▶ **Task statement**
Edit the material from its first line through the line containing "7082 millimetres", replacing "leafy tree foliage" with "tree canopy" and keeping everything else unchanged.

Part of a data file:
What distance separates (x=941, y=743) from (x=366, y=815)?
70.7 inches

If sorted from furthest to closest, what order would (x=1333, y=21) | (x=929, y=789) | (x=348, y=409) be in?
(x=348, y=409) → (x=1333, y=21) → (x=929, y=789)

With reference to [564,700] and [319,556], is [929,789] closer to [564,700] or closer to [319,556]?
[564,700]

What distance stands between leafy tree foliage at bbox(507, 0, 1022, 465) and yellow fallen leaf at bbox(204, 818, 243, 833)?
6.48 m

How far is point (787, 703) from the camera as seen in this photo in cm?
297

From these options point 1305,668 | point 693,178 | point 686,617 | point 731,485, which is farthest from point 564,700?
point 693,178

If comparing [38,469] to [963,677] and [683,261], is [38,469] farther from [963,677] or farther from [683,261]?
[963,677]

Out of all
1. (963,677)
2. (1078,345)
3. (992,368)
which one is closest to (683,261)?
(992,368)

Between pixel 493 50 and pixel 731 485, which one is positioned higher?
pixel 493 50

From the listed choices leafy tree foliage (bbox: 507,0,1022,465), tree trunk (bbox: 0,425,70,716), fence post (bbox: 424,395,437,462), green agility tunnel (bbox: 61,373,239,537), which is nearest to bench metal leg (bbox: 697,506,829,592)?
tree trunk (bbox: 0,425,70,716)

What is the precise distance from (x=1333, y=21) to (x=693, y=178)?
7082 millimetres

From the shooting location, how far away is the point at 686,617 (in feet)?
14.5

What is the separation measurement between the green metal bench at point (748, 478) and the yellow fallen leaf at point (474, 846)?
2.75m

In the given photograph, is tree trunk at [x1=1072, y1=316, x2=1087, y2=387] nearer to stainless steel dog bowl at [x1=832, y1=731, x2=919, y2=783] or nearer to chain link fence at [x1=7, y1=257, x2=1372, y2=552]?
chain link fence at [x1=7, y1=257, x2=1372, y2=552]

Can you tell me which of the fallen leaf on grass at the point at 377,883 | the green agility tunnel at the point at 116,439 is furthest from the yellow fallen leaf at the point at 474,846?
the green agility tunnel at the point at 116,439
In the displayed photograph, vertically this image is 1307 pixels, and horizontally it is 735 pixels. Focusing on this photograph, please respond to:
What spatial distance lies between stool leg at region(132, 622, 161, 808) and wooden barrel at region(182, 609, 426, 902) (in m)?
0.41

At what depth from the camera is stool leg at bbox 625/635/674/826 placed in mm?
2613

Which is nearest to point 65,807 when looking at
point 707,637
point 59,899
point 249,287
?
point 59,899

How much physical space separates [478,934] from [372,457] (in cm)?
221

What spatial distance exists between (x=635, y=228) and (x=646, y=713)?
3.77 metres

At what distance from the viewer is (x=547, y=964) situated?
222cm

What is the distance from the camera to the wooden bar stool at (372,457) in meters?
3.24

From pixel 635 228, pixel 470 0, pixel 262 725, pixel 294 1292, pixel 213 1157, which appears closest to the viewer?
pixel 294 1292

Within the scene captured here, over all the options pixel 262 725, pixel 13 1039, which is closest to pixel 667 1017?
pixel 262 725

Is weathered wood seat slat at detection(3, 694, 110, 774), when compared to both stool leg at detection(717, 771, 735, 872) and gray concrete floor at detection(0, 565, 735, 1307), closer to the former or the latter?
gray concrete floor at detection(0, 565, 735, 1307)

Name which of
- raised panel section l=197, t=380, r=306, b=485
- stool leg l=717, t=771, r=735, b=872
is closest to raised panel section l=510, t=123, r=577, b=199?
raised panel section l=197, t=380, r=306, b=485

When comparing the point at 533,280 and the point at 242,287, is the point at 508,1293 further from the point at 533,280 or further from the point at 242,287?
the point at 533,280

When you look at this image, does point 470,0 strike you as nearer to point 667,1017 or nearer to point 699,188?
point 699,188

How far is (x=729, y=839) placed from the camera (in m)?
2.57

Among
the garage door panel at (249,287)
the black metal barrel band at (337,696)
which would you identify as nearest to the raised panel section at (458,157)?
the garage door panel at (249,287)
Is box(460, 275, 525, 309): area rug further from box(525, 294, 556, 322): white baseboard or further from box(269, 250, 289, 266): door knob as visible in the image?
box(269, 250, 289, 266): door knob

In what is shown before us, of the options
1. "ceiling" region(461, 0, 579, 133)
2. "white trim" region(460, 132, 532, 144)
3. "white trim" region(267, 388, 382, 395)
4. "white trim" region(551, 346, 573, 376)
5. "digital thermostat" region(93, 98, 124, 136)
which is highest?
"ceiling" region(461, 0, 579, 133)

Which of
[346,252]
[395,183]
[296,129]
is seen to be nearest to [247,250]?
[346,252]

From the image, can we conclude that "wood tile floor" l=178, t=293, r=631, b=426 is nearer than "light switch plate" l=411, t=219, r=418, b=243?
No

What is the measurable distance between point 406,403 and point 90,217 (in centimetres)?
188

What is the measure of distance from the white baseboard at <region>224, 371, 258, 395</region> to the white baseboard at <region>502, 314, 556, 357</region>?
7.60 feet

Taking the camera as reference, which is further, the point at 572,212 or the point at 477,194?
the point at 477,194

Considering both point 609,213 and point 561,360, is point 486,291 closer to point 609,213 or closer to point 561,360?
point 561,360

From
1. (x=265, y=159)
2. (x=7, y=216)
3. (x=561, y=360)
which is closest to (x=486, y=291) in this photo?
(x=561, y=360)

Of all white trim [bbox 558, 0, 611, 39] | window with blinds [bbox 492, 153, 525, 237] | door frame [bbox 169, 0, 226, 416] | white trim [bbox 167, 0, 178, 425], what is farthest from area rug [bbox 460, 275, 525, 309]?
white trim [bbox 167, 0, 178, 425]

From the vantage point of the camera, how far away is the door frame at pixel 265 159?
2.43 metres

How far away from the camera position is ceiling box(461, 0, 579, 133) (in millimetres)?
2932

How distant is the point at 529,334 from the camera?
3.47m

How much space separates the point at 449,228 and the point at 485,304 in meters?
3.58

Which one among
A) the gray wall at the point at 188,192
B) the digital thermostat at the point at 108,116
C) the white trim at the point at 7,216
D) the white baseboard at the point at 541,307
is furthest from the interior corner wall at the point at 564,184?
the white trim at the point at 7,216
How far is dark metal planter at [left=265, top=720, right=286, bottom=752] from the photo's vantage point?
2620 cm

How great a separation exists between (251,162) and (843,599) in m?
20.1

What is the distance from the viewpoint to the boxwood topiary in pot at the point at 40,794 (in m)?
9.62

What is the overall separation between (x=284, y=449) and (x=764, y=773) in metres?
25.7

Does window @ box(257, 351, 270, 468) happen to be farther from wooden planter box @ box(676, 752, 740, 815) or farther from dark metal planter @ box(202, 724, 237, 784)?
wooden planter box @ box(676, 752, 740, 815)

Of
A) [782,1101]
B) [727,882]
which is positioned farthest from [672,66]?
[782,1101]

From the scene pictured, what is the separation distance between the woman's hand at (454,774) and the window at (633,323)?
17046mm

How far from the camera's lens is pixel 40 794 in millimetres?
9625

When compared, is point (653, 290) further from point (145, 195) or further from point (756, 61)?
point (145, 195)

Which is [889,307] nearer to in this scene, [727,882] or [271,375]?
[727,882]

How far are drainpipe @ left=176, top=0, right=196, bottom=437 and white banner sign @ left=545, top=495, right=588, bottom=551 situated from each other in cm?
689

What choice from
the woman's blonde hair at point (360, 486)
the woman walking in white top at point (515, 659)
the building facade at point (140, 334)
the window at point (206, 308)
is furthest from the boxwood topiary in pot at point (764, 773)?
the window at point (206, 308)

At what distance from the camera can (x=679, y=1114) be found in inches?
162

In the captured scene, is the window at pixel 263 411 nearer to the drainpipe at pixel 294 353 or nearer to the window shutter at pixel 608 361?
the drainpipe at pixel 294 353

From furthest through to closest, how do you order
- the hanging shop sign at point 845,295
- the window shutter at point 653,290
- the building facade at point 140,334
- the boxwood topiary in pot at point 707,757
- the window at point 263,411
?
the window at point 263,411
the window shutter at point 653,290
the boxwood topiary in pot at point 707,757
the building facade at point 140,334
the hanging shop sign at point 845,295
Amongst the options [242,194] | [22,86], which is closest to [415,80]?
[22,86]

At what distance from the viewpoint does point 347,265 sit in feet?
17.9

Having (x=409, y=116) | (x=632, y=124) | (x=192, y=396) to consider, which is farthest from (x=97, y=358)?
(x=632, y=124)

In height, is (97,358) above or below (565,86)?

▶ **Solution to this exercise**
What distance separates (x=941, y=743) from (x=366, y=815)?
70.7 inches

If sorted from furthest to closest, what order would (x=1333, y=21) | (x=929, y=789) | (x=348, y=409) be in?
(x=348, y=409) → (x=1333, y=21) → (x=929, y=789)

With reference to [564,700] and [319,556], is [929,789] closer to [564,700] or closer to [319,556]?
[564,700]

What distance stands between tree canopy at bbox(507, 0, 1022, 465) and yellow fallen leaf at bbox(204, 818, 243, 833)?
6.48 m

How far is point (787, 703) from the camera as seen in this photo in cm?
297

From these options point 1305,668 | point 693,178 | point 686,617 | point 731,485, which is farthest from point 564,700?
point 693,178

If comparing [38,469] to [963,677] and [683,261], is [38,469] farther from [963,677] or farther from [683,261]?
[963,677]

Out of all
1. (963,677)
2. (1078,345)
3. (992,368)
which one is closest to (683,261)?
(992,368)

Between pixel 493 50 and pixel 731 485, which one is positioned higher?
pixel 493 50

From the listed choices tree canopy (bbox: 507,0,1022,465), tree trunk (bbox: 0,425,70,716), fence post (bbox: 424,395,437,462), green agility tunnel (bbox: 61,373,239,537), which is nearest to bench metal leg (bbox: 697,506,829,592)?
tree trunk (bbox: 0,425,70,716)

What is the precise distance from (x=1333, y=21) to (x=693, y=178)?
7082 millimetres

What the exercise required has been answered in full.